Angus drove his fist down again, and was surprised to discover that he was now holding a paper knife in it. The blunt brass point stabbed through the leather of his desktop, through the backing, glue, and mahogany. Oddly, the desk had been a gift from Sir William many years ago and the fact that he had defaced it now, for such a reason, was the last straw. Had his anger been hot before, now it was incandescent. And it was the merest candle flame, he acutely suspected, beside what Richard and Robin would be feeling.
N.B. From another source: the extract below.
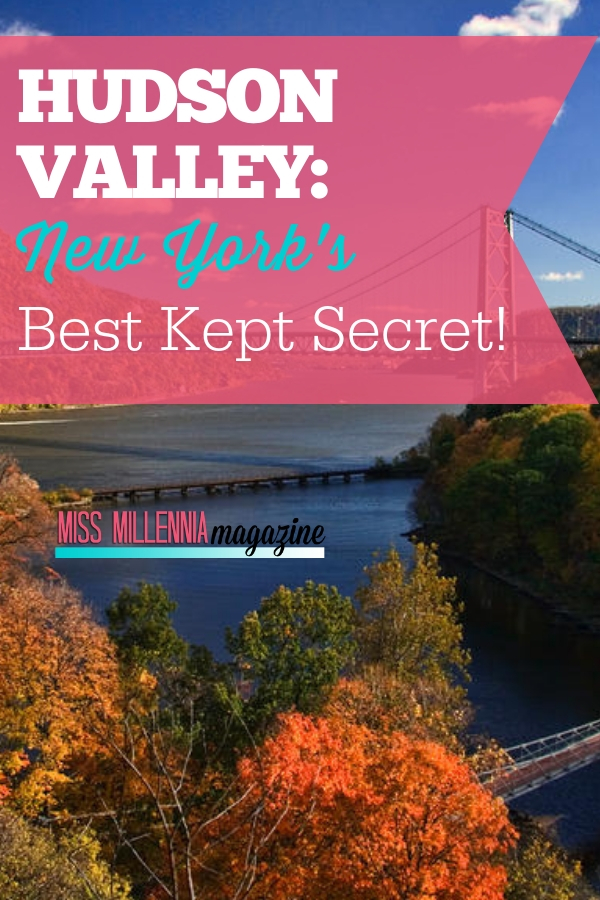 Why shell out your entire paycheck visiting NYC when you can check out the affordable and beautiful Hudson Valley? There's something for everyone to enjoy!
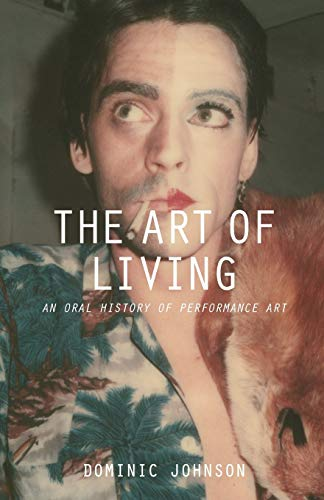 The Art of Living: An Oral History of Performance Art By Dominic Johnson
Without further thought, he leaned forward and lifted the phone beside the still-quivering handle of the upright paper knife. “Get the international operator,” he ordered. “First I want to speak to New York. Then I want Beirut.”
Chapter Six
Off Rass al Hadd.
They raced northeast at full speed, almost blind in the haze at the northernmost edge of the monsoon. Then Weary spun onto a new tack and they exploded out of a silver mist-wall into clear, calm air, straight under the bows of the USS Mississippi.
It was stunningly sudden. One moment the multihull was hurling forward at incredible velocity in the deafening, blinding maelstrom. The next moment, even as the new tack b
egan, the air was still, crystal, and furnacehot around them. The sea was choppy and mercuric, as though contained, boiling, in the crucible of the desert. And, approaching them at flank speed across it, warning sirens howling, came the great gray leviathan Iowa-class flagship of the American Sixth Fleet.
Weary froze, looking up at it. Richard, providentially beside him, drove the wheel to port, sending Katapult skipping out of the battleship’s way, over the confusion of wavelets toward Rass al Hadd.
The Mississippi’s cutwater sliced past Katapult’s stern. The sea heaved around the warship’s massive flanks and threw Katapult out of the way, then spread in a widening chevron, the largest waves in the choppy sea. In series to the east of her reached the ships under her command, all of them racing in perfect formation dead south, whence Katapult had just come.
And even as the four of them, frozen in the cockpit, stared, the American Sixth Fleet vanished into the haze they had just emerged from, and, but for the patterns in the water, it was as though the lean warships had never existed. As though Katapult had always been alone here, drifting northeast across the restless chop in the humid heat, slack sails searching for a breath of breeze in the thick, hot air.